En estos momentos hay un grupo grande de querellantes concentrados en la representación del abogado César Sivo. Hay un par de presentaciones hechas de familiares víctimas de la "Noche de las Corbatas", quienes están tratando de presentarse como querellantes pero aún no se ha podido reunir los requisitos. También se presentaron el Colegio de Abogados de Mar del Plata y la Secretaría de Derechos Humanos de la provincia de Buenos Aires. Hasta ahora no tengo una superpoblación. En principio serían cuatro los grupos de querellantes. Hasta ahora no ha habido problemas para que la causa tramite sin inconvenientes. Digo esto porque sé que hay demasiados conflictos entre querellantes y organismos peleándose por una representación más o menos participativa. Pero esto es una cuestión extraña al proceso. En la medida que esa situación no se vuelque al proceso que cada uno haga si juego. El día que esto empiece a volcar acá y vea conflicto pondré las reglas de juego porque así no se puede trabajar.
¿Se puede estimar fecha de elevación a juicio de la causa?
Imposible. Primero, lo único que hay dictado hasta ahora es un procesamiento. Procesamiento que no está firme, de hecho están corriendo los plazos para la apelación de las defensas. El paso siguiente es que si hubiese una apelación debe resolver la Cámara. Suponiendo que quede firme el procesamiento viene la etapa de la instrucción y ésta termina cuando el fiscal entiende que hay pruebas suficientes para elevar la causa a juicio. El es fiscal quien va a determinar si hubo mérito para elevar esta causa a juicio y no me incumbe a mi esa decisión.
¿Cuál fue el criterio para resolver el arresto domiciliario de cuatro de los imputados?
La ley prevé tres supuestos.
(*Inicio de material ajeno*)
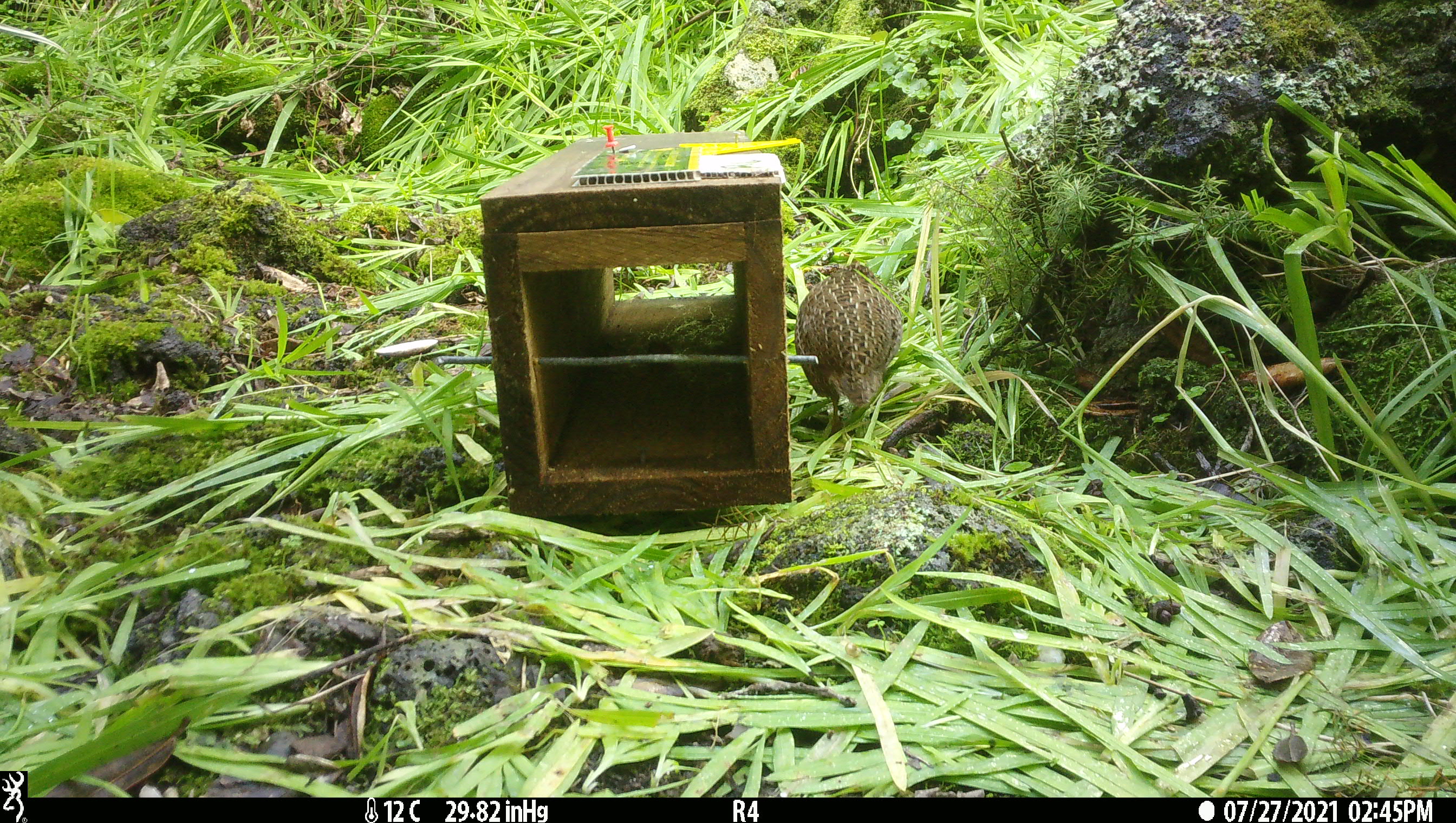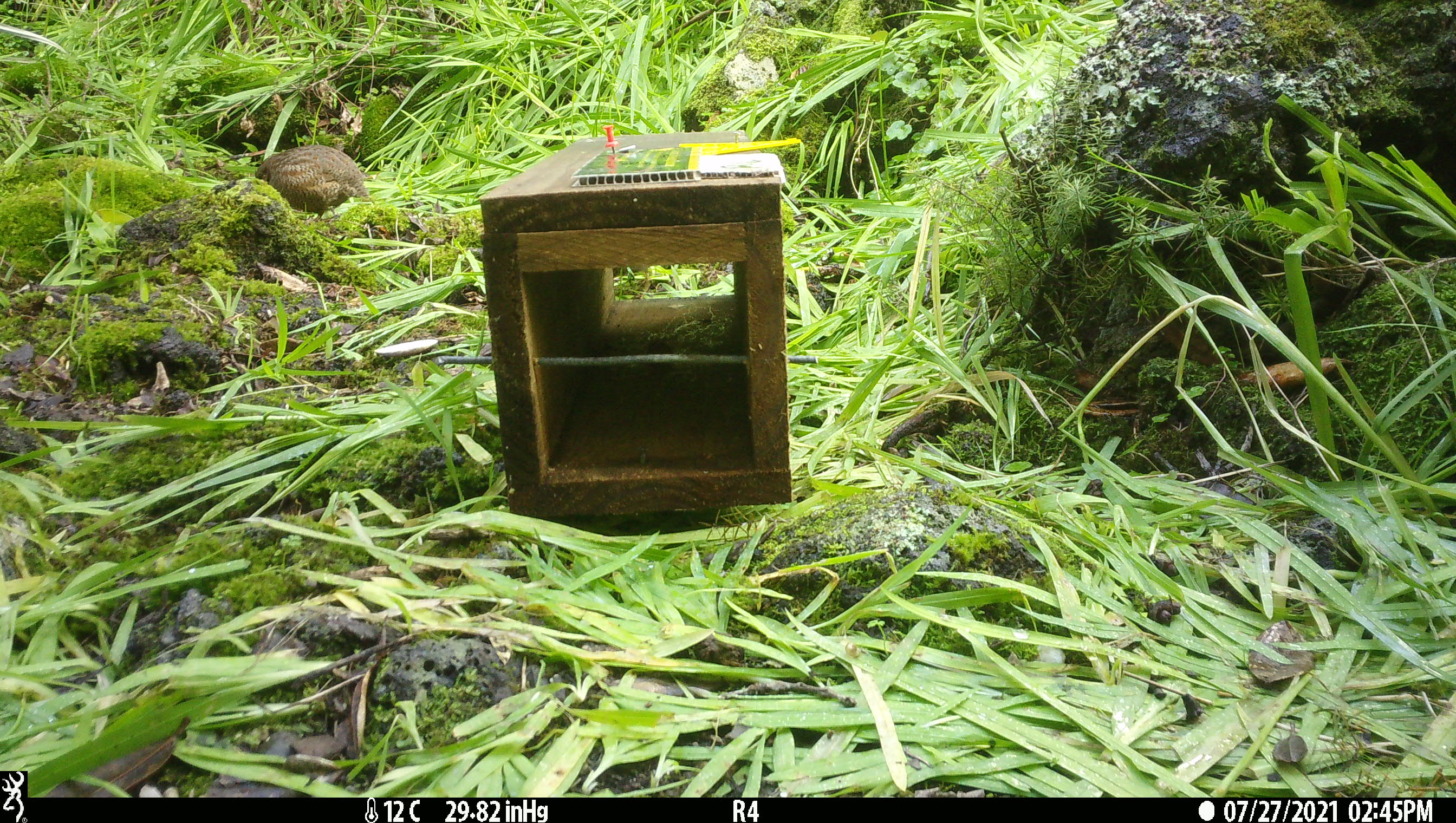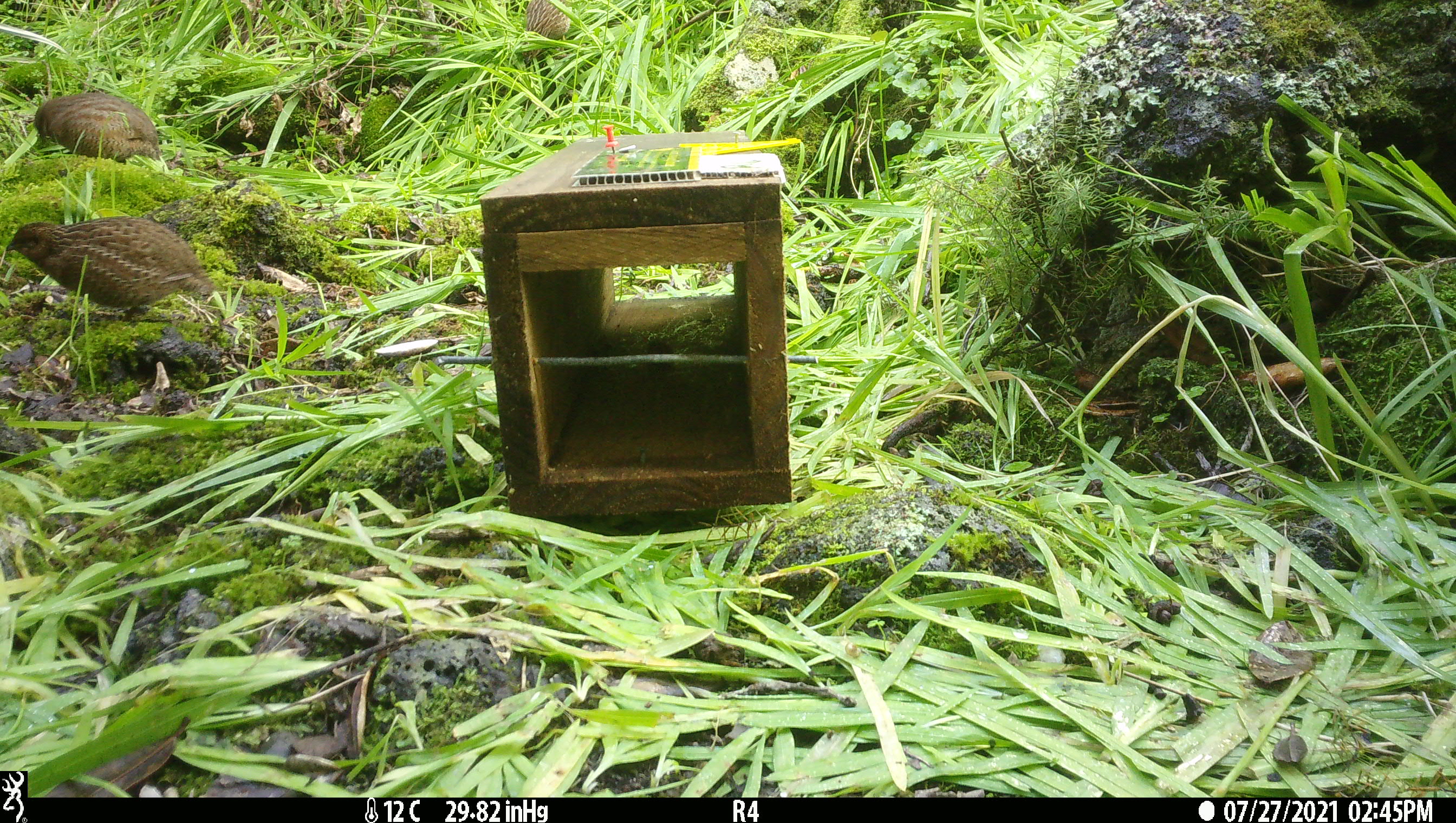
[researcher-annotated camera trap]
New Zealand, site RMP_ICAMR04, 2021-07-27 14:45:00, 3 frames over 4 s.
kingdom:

Uno es enfermedad terminal, el segundo es mayoría de 70 años y el tercero con estado de gravidez (embarazo o periodo de lactancia). Si de los tres supuestos se da uno corresponde aplicar el arresto domiciliario. Por ejemplo en el caso de uno de los detenidos, el ex militar José Beccio, todavía permanece en la unidad penal 44 de Batán porque no se ha podido acreditar su edad porque nadie ha acercado el DNI.
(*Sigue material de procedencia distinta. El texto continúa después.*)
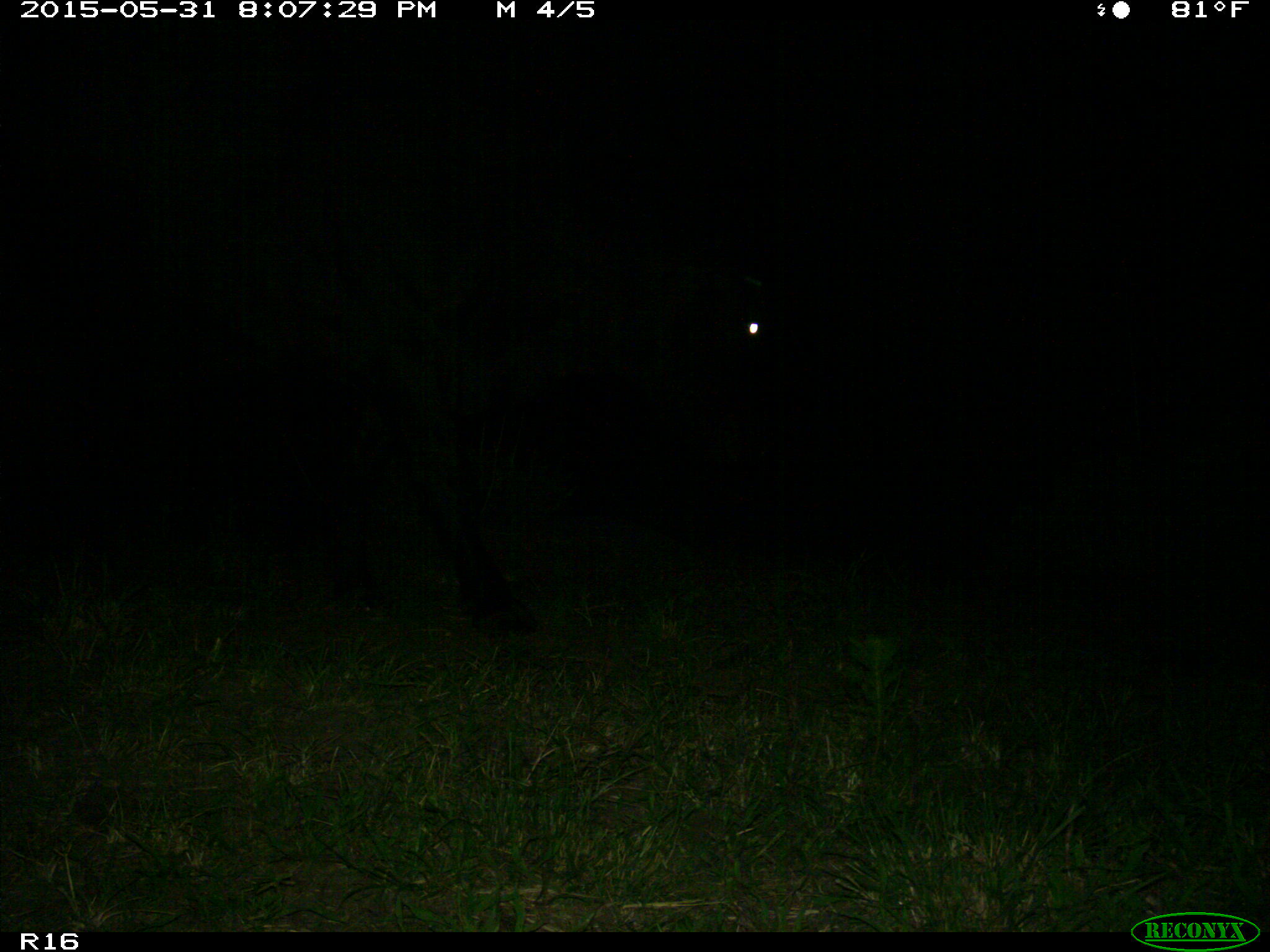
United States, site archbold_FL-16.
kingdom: Animalia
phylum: Chordata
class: Mammalia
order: Artiodactyla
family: Bovidae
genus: Bos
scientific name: Bos taurus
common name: domestic cow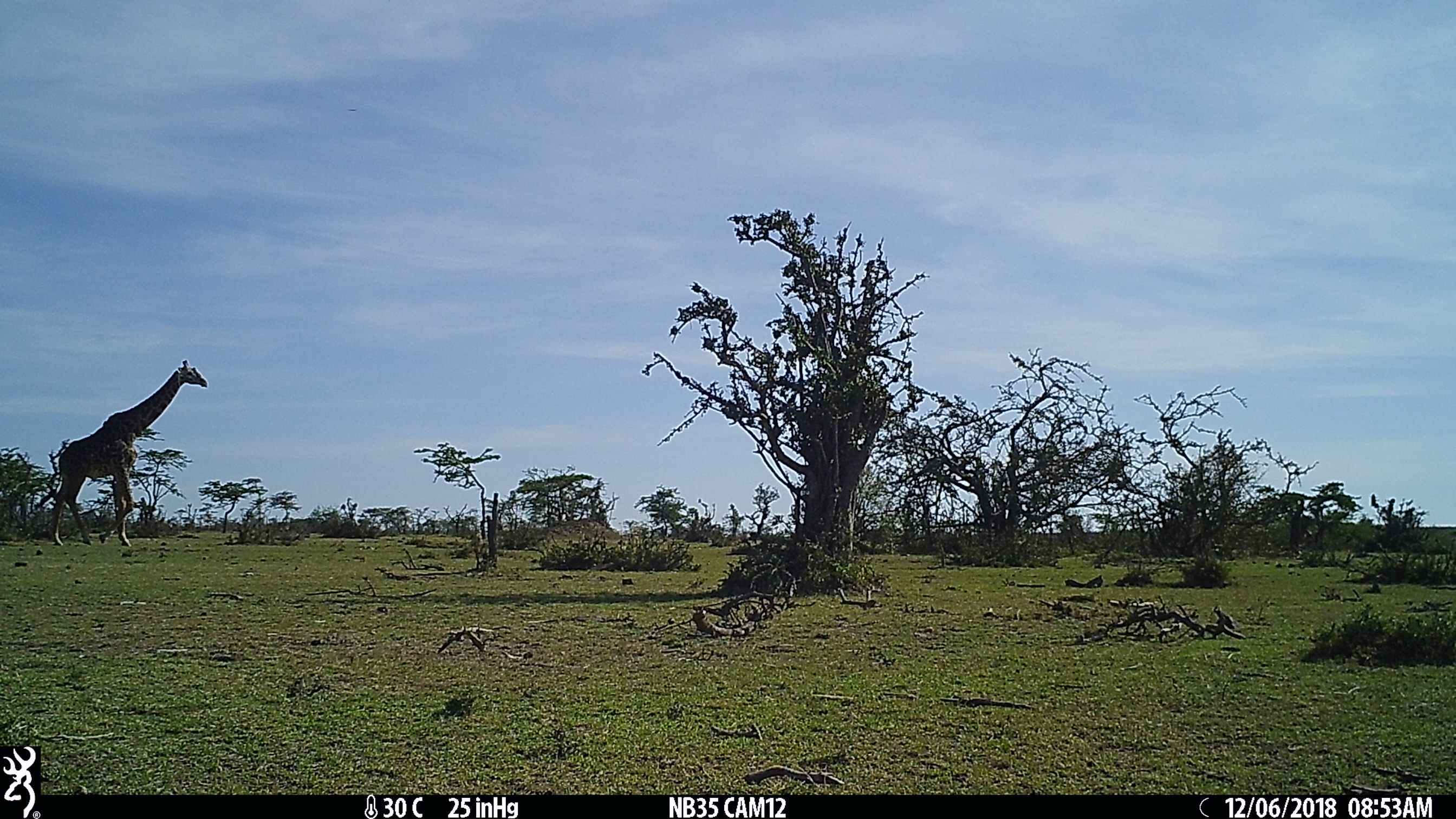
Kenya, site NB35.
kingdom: Animalia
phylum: Chordata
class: Mammalia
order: Artiodactyla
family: Giraffidae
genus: Giraffa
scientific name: Giraffa camelopardalis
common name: northern giraffe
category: giraffe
Giraffe (northern giraffe) (Giraffa camelopardalis).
El civil que vestía uniforme de fajina
El abogado Norberto Centeno había salido de su estudio situado en La Rioja al 1400 junto a su colega Ernesto Tomaghelli. Fueron a tomar un café, como era su costumbre, al bar situado en La Rioja, entre Luro y San Martín. Café y charla de por medio sobre la barra, cerca de las 21 los abogados regresaron caminando al estudio. Cruzaron la avenida y en la esquina, donde actualmente se emplaza un banco, fueron interceptados. Escucharon pasos y una voz enérgica que les gritó: "¡Alto, Ejército argentino!". Tomaghelli fue golpeado y a Centeno se lo llevaron con los pies a la rastra. Amenazaron al testigo, le dijeron que su familia iba aparecer "flotando en el mar" si no hacía lo que ellos decían, se llevaron secuestrado a Centeno y robaron su automóvil. El estudio permanece en el mismo lugar. Su placa ya no está sobre la pared. Pero la Justicia va llegando a sus asesinos.
En simultáneo, era secuestrado el abogado Salvador Arestín. Dos horas antes, al atardecer, fue secuestrado de su estudio el abogado Camilo Ricci, junto al letrado Hugo Alais, cuya vivienda había sido allanada. Fueron los primeros cuatro abogados laboralistas secuestrados. En los días siguientes la lista se extendería. Todos ellos fueron llevados desde sus estudios hasta La Cueva, el centro clandestino de detención y tortura situado en la Base Aérea. Los secuestros se enmarcan en La Noche de las Corbatas: Eduardo Cincotta está implicado en la privación ilegítima de la libertad y en la muerte de los abogados desaparecidos.
Después de tres décadas de impunidad, el juez Alejandro Castellanos procesó con prisión preventiva a seis miembros del Ejército, tres de la Fuerza Aérea y dos civiles. Según se desprende de un informe elaborado por el TOF y elevado al Juzgado porteño de Norberto Oyarbide, Nicolás Caffarello y Eduardo Cincotta fueron integrantes de la agrupación de ultraderecha Concentración Nacional Universitaria en los años previos al Golpe. Luego, pasaron a los grupos operativos comandados por Pedro Barda, jefe del GADA 601 y de toda la subzona militar 15.
En su oficina fue visto Cincotta. Un testimonio, recabado en el Juicio por la Verdad, asegura que estaba vestido de fajina, junto al coronel que fue dueño de la vida y de la muerte en 1976 y 1977.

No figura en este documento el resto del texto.